> YOUR OBJECTIVE
Transcribe exactly the lines that fall between the one holding "scientific name: Nestor notabilis" and the one holding "United States, site sanjuan_2015_Unit130_SWTB020.", inclusive, from the entries below.

> STORED DATA
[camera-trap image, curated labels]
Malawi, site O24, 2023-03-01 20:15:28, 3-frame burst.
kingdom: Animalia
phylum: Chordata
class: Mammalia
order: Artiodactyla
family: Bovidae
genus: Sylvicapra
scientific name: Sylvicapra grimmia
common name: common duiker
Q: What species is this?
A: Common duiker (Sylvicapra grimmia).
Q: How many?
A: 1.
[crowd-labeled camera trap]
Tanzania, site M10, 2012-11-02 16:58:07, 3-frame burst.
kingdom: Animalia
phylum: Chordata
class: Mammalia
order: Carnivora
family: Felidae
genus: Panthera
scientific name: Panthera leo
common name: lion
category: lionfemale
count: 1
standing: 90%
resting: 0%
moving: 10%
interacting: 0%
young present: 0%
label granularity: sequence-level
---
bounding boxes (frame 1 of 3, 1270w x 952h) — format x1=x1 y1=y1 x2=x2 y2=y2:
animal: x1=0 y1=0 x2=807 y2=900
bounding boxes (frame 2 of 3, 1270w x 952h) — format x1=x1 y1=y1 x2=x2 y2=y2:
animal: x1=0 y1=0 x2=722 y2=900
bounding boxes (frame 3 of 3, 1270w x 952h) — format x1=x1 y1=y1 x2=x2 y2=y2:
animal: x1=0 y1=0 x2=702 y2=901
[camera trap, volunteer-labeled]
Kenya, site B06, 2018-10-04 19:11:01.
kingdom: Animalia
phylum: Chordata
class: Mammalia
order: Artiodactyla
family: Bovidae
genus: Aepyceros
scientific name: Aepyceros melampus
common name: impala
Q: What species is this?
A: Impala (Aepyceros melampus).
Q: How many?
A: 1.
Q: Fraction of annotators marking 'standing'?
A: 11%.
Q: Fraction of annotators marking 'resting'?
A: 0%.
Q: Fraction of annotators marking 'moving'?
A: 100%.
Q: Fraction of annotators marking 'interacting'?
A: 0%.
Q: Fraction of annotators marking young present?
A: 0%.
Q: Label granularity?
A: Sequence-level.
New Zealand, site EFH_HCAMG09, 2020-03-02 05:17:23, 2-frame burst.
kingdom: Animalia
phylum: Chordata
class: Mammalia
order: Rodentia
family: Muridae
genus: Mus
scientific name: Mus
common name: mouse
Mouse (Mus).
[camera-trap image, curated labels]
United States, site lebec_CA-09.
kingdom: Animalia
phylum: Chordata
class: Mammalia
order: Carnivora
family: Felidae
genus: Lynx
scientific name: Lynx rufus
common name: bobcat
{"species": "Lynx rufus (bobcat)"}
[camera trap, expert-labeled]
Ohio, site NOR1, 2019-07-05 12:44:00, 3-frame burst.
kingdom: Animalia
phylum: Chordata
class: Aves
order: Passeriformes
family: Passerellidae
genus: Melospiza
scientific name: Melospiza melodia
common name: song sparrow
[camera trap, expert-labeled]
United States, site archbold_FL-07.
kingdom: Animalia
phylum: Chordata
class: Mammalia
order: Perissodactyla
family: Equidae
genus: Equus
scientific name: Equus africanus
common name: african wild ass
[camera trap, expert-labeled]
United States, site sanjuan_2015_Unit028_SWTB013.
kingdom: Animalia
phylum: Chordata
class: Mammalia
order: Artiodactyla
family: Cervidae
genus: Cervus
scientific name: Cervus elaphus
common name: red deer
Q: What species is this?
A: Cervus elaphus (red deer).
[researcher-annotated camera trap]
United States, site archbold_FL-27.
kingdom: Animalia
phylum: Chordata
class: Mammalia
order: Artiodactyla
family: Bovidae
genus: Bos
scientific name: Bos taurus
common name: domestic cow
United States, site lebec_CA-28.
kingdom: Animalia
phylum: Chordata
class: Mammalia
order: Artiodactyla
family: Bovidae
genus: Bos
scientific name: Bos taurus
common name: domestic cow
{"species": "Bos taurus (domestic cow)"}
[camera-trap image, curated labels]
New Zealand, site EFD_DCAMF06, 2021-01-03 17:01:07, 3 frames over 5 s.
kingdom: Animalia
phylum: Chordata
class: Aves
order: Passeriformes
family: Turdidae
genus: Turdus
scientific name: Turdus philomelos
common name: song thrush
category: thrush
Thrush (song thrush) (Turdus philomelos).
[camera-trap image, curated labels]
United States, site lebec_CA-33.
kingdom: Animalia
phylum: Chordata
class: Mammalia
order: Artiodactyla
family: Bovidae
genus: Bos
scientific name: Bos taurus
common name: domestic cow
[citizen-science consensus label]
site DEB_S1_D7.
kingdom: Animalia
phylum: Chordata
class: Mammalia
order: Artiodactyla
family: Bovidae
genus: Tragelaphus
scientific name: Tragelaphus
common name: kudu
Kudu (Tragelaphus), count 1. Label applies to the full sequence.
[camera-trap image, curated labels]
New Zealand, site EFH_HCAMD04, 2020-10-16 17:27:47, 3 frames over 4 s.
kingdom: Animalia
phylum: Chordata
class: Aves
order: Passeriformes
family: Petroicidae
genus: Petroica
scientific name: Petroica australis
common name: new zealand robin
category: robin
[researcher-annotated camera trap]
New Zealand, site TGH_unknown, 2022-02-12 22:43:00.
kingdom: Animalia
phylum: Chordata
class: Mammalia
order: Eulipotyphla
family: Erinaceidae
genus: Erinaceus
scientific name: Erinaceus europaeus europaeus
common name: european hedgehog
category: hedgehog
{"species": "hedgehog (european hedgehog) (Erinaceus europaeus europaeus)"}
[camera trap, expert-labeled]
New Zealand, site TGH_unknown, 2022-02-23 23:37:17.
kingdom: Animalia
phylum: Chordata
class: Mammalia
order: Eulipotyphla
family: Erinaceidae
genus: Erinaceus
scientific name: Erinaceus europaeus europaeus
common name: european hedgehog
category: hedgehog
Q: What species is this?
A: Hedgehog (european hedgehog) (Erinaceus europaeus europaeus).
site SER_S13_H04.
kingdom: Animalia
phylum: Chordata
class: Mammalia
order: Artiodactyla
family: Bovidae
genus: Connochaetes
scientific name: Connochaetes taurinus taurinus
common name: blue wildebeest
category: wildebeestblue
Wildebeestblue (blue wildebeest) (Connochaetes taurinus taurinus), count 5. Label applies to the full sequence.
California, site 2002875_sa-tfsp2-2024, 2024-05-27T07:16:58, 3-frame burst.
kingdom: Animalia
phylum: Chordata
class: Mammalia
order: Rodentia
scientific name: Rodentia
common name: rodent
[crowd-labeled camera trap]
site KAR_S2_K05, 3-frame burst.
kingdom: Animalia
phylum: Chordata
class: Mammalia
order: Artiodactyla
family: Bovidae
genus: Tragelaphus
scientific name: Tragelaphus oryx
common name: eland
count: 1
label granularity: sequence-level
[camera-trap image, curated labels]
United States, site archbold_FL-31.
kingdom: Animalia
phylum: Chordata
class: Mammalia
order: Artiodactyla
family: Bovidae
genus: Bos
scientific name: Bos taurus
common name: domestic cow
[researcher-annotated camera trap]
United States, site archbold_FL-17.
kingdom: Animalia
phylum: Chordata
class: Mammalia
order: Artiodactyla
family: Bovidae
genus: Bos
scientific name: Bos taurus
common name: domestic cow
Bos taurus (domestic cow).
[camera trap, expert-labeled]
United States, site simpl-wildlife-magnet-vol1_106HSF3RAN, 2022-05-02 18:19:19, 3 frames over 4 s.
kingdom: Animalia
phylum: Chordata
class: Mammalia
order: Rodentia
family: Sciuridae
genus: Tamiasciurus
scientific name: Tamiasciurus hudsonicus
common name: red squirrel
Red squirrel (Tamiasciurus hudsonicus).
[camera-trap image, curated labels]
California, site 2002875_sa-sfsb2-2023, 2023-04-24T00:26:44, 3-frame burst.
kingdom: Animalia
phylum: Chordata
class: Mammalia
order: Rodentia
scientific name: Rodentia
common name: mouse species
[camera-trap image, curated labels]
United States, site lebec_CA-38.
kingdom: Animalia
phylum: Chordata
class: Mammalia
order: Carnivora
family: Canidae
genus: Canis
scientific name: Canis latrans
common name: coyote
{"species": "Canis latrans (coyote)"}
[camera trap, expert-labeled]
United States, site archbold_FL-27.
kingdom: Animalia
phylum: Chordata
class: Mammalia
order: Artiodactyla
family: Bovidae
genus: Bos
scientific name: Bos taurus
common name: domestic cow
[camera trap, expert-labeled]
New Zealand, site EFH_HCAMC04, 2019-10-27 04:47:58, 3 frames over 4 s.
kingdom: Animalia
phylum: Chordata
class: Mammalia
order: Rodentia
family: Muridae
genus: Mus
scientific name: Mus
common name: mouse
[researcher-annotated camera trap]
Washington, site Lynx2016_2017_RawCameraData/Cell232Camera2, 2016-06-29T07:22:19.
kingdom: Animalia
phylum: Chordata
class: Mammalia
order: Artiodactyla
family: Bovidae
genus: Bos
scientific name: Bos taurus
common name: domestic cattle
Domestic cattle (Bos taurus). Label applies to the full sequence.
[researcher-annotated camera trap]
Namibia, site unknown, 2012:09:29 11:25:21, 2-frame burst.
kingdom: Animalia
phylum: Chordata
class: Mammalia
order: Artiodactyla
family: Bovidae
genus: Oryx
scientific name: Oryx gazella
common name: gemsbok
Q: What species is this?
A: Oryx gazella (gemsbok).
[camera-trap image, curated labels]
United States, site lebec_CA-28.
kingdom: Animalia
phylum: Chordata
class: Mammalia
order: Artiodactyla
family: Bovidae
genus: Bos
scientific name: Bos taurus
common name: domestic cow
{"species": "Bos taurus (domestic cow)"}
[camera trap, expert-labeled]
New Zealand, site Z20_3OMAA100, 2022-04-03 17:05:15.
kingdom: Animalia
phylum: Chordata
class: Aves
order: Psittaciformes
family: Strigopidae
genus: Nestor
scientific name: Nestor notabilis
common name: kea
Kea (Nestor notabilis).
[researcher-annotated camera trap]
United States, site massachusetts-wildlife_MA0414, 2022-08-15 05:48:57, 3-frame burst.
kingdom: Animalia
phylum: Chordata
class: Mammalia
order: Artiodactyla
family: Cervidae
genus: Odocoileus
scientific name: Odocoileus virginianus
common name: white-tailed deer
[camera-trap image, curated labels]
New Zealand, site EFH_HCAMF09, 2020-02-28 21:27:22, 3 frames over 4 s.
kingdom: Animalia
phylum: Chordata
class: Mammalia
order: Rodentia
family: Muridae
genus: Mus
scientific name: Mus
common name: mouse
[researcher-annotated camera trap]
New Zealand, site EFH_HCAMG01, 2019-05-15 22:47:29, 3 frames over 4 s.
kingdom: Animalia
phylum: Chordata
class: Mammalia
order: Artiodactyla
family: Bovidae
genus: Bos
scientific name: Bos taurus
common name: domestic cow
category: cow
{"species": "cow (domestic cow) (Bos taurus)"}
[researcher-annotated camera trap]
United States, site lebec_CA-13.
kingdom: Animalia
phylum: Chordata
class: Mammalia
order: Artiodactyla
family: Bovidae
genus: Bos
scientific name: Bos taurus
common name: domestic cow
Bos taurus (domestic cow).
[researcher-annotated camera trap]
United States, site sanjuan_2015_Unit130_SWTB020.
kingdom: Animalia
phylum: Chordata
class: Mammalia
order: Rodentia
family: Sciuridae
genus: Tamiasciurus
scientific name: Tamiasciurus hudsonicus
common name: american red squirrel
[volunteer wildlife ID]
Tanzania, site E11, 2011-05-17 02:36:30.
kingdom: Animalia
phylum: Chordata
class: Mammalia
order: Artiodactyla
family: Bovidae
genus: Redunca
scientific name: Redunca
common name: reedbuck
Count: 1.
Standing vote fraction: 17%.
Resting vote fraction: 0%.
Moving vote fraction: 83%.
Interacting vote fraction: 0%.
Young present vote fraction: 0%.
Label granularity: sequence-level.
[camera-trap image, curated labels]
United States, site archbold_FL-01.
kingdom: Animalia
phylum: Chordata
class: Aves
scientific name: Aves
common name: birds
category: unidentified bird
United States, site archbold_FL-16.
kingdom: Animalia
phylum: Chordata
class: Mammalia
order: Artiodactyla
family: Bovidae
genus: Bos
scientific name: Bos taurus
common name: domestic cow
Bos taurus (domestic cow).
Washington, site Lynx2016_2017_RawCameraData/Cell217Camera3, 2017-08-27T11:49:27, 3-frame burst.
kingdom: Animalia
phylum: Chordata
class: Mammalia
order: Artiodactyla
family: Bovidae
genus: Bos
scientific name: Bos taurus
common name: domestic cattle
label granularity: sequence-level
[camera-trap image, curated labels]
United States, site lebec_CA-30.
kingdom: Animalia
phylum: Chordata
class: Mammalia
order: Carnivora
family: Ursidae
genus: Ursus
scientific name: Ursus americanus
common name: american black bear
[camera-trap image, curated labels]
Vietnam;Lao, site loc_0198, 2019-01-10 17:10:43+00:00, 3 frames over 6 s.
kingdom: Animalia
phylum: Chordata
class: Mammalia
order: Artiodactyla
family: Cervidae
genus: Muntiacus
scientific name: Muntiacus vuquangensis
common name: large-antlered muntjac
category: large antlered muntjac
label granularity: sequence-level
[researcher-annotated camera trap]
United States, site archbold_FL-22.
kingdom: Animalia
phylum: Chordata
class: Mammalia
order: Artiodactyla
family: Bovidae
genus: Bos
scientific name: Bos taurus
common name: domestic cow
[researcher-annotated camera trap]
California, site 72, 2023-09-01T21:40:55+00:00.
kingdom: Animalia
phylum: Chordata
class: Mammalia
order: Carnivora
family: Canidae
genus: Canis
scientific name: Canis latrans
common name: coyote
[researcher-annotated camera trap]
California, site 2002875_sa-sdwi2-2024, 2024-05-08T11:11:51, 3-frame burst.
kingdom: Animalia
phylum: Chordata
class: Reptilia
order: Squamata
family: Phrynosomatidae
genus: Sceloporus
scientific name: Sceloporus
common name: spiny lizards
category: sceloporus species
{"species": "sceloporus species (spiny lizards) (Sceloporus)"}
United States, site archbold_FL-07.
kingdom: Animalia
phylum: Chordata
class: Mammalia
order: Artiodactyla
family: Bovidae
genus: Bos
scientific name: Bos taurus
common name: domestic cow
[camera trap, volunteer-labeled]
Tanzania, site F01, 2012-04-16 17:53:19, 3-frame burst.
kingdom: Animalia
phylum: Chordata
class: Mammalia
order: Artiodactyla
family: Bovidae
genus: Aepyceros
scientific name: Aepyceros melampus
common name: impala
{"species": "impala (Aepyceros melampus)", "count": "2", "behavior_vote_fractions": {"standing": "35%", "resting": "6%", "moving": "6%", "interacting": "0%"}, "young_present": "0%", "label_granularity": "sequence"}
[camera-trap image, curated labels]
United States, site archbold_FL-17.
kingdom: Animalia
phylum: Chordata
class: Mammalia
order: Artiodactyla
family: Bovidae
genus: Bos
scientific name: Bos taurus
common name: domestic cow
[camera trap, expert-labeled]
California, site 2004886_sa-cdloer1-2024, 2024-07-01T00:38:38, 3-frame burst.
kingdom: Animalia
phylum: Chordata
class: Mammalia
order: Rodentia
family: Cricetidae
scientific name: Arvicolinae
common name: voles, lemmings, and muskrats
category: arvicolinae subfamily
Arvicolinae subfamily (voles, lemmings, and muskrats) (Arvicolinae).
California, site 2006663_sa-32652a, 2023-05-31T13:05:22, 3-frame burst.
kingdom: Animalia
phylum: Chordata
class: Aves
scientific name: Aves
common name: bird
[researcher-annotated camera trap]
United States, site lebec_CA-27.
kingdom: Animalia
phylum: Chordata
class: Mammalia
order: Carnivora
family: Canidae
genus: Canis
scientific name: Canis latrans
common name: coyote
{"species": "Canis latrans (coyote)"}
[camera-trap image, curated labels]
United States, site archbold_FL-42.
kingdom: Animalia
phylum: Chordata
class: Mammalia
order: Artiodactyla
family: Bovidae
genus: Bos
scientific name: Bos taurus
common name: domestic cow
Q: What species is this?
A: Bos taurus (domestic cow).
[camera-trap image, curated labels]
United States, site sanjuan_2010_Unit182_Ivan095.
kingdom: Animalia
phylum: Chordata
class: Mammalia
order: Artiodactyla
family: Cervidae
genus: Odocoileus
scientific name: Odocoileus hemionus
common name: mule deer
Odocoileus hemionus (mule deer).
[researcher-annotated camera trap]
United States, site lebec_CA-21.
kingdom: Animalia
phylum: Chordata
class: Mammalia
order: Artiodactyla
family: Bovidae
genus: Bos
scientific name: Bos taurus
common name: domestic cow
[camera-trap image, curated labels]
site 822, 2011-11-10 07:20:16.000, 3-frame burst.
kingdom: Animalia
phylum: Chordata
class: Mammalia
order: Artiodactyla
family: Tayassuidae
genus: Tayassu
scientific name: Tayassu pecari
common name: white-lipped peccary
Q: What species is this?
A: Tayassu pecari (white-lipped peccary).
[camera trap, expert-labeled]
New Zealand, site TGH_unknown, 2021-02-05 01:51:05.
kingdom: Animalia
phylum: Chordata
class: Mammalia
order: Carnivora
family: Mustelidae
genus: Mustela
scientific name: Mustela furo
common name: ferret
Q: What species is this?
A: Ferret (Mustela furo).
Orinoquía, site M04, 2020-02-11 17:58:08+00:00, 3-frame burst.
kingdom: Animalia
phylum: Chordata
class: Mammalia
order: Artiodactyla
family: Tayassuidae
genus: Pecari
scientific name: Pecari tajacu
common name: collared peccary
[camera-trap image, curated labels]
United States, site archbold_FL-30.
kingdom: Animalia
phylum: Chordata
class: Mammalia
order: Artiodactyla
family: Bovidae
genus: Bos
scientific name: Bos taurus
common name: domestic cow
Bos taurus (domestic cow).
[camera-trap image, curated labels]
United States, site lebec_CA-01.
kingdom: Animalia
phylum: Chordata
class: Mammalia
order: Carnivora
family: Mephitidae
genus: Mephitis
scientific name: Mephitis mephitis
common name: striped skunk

> TASK SOLUTION
scientific name: Nestor notabilis
common name: kea
Kea (Nestor notabilis).
[researcher-annotated camera trap]
United States, site massachusetts-wildlife_MA0414, 2022-08-15 05:48:57, 3-frame burst.
kingdom: Animalia
phylum: Chordata
class: Mammalia
order: Artiodactyla
family: Cervidae
genus: Odocoileus
scientific name: Odocoileus virginianus
common name: white-tailed deer
[camera-trap image, curated labels]
New Zealand, site EFH_HCAMF09, 2020-02-28 21:27:22, 3 frames over 4 s.
kingdom: Animalia
phylum: Chordata
class: Mammalia
order: Rodentia
family: Muridae
genus: Mus
scientific name: Mus
common name: mouse
[researcher-annotated camera trap]
New Zealand, site EFH_HCAMG01, 2019-05-15 22:47:29, 3 frames over 4 s.
kingdom: Animalia
phylum: Chordata
class: Mammalia
order: Artiodactyla
family: Bovidae
genus: Bos
scientific name: Bos taurus
common name: domestic cow
category: cow
{"species": "cow (domestic cow) (Bos taurus)"}
[researcher-annotated camera trap]
United States, site lebec_CA-13.
kingdom: Animalia
phylum: Chordata
class: Mammalia
order: Artiodactyla
family: Bovidae
genus: Bos
scientific name: Bos taurus
common name: domestic cow
Bos taurus (domestic cow).
[researcher-annotated camera trap]
United States, site sanjuan_2015_Unit130_SWTB020.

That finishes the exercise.